Mais en quelques heures seulement, des générateurs ont été installés, des hauts-parleurs branchés, des chaises en plastique alignées. Quant à l’éclairage de l’estrade, il est assuré par les phares de voitures. Et pour sécuriser le secteur, des barricades ont été érigées à la hâte.

« La campagne nous permet d’être au courant de ce qu’il y a de nouveau au Soudan », lance Moujahid Abdelnabi, qui participe au rassemblement.

« Nous ne sommes plus en contact avec l’Alliance pour la liberté et le changement », fer de lance de la contestation, déplore-t-il.

Car l’accès à internet et surtout à la 4G des portables est bloqué depuis la dispersion dans le sang à Khartoum d’un sit-in de manifestants le 3 juin.

Cela faisait des semaines que le campement était installé devant le QG de l’armée pour réclamer un transfert du pouvoir aux civils, après la destitution par les militaires du président Omar el-Béchir, le 11 avril.

Le drame et la répression qui s’est poursuivie les jours suivants ont fait au moins 128 morts, selon des médecins proches de la contestation –61 d’après les autorités.

– « Nous n’avons plus peur » –

Dans ce contexte tendu, la mobilisation est de plus en plus difficile, d’autant plus que les redoutés paramilitaires des Forces de soutien rapide (RSF) sont déployés à tous les coins de rue.

Ce sont ces forces qui sont accusées par la contestation et des ONG d’avoir orchestré la dispersion. Mais le Conseil militaire de transition, qui dirige le pays, a assuré ne pas avoir ordonné l’opération, qui devait cibler à l’origine des « criminels » dans un secteur voisin.

Malgré les risques, les habitants étaient au rendez-vous à Jabra, déterminés à maintenir la pression sur les militaires.

« Liberté, paix, justice », « Nous allons installer un pouvoir civil, qu’importe le temps que ça nous prend », ont scandé les participants, avant le début du rassemblement.


« Maintenant les gens peuvent faire la différence entre le bien et le mal », lâche Lamia Babiker, qui a fait le déplacement.

« Des gens de différents quartiers ont été tués et d’autres sont portés disparus depuis la dispersion. Nous n’avons plus peur », ajoute la quadragénaire.

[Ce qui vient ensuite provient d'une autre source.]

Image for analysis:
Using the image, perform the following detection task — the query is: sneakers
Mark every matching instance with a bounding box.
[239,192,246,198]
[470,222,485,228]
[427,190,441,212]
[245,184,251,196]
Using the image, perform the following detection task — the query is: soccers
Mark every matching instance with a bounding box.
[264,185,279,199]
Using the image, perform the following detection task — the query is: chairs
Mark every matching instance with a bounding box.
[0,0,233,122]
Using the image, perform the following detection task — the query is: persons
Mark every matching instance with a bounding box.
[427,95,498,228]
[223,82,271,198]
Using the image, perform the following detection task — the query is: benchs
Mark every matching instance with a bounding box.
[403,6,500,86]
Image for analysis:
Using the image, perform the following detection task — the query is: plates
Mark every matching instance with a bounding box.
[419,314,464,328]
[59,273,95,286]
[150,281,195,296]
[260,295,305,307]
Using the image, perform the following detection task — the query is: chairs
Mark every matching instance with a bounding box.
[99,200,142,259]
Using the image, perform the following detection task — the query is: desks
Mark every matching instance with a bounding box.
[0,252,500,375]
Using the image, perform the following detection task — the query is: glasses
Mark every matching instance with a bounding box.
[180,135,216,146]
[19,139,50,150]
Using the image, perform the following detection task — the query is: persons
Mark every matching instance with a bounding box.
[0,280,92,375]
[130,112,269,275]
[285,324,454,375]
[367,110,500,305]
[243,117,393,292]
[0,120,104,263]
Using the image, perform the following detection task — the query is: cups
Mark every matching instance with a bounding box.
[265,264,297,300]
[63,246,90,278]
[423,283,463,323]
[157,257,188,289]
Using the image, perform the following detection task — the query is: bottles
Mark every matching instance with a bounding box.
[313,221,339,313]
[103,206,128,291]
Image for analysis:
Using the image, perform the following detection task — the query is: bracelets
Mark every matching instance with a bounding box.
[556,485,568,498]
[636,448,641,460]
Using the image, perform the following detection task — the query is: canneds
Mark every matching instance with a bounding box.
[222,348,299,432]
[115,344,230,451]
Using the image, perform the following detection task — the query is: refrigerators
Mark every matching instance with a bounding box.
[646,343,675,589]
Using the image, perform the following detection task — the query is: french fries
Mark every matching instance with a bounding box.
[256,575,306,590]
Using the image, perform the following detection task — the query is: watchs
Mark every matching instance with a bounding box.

Cela fait plus d’une semaine que la contestation organise ces « conférences » et rassemblements nocturnes.

Objectif: permettre un contact direct entre la population et les militants. Les annonces se font en général par SMS, et le bouche à oreille fait le reste.

– « Renverser un dictateur » –

Avant le blocage d’internet, ils étaient des milliers à rallier marches et rassemblements annoncés sur les réseaux sociaux.

« Nous voulons juste garder la communication avec les gens, pour confronter le black-out imposé par le Conseil militaire », assure Waheeb Mohamed Saïd, un militant de L’Alliance pour la liberté et le changement (ALC), fer de lance de la contestation.

« Une de nos conditions pour reprendre les négociations, c’est le retour d’Internet », martèle M. Saïd, venu à Jabra prononcer un discours.

Les pourparlers entre pouvoir militaire et contestation sont suspendues depuis le 20 mai. Mais l’Ethiopie a lancé une médiation entre les deux parties qui ont accepté de reprendre les négociations.

« Si ça échoue, nous allons continuer avec différentes formes d’escalade pacifique, y compris la désobéissance civile », met en garde M. Saïd.

Après la dispersion du sit-in, la contestation avait d’ailleurs lancé une grève générale et un mouvement de désobéissance civile de plusieurs jours qui avaient été bien suivis. Et aujourd’hui, les contestataires sont déterminés à défendre leur « révolution ».

« On va continuer », lâche Doha, 22 ans. « On n’a pas renversé un dictateur pour en installer un autre ».